Une population groenlandaise massivement opposée
Le 17 janvier, plusieurs milliers de manifestants se sont rassemblés à Nuuk, la capitale du Groenland, ainsi qu’à Copenhague, pour dénoncer les ambitions territoriales de Donald Trump. À Copenhague, les organisateurs ont dénombré 15 000 participants.
Le premier ministre groenlandais Jens-Frederik Nielsen a mené le cortège à Nuuk, scandant avec la foule : « Le Groenland n’est pas à vendre ». Selon un sondage réalisé en janvier 2025, 85% des Groenlandais s’opposent à un rattachement aux États-Unis, tandis que seulement 6% s’y montrent favorables.

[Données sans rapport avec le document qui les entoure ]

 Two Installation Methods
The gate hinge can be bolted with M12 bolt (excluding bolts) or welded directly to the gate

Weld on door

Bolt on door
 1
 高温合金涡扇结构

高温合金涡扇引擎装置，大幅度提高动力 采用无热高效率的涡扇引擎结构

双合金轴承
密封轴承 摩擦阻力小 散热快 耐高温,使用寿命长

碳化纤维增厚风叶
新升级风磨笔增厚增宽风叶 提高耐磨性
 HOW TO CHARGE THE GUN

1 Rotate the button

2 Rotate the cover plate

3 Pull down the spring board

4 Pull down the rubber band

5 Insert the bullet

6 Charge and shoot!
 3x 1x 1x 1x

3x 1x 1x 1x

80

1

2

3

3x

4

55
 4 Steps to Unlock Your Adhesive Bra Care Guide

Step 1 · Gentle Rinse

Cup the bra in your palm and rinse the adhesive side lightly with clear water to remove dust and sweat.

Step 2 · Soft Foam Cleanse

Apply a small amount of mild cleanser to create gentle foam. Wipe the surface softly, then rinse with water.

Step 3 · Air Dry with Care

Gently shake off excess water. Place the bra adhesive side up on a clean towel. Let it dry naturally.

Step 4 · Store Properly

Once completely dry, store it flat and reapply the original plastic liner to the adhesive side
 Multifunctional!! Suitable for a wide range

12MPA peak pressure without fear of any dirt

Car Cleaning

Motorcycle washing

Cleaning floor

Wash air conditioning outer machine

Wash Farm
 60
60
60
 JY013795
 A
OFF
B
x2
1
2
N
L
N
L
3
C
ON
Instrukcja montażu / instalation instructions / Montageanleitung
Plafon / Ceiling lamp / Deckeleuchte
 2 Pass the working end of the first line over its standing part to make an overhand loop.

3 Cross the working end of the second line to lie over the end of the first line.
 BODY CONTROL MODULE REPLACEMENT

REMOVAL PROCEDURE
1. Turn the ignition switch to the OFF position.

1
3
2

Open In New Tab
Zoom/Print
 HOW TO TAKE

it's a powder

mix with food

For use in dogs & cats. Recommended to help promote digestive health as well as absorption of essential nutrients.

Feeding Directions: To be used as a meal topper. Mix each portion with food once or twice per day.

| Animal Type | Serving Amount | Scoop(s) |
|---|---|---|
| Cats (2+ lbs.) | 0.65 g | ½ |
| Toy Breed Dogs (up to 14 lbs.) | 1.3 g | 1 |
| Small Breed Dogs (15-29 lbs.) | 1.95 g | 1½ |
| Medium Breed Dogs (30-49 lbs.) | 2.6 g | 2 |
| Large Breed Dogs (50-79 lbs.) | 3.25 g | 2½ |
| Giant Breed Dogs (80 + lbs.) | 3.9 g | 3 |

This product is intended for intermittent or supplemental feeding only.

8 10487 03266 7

Une crise existentielle pour l’OTAN
La première ministre danoise Mette Frederiksen a averti qu’une attaque des États-Unis contre le Groenland « signifierait la fin de l’OTAN ». Le Danemark et le Groenland sont membres de l’OTAN, ce qui soulève la question de l’application de l’article 5 du traité de l’Alliance atlantique – le principe de défense collective stipulant qu’une attaque contre un membre est considérée comme une attaque contre tous.
Cette crise sans précédent illustre une profonde recomposition des relations transatlantiques. L’utilisation de mesures économiques coercitives contre des pays membres de l’OTAN pour obtenir des concessions territoriales représente une rupture radicale avec les normes diplomatiques de l’après-guerre. Les semaines à venir seront déterminantes pour savoir si Trump mettra effectivement ses menaces à exécution le 1er février, et si l’Union européenne parviendra à maintenir son unité face à cette pression américaine inédite.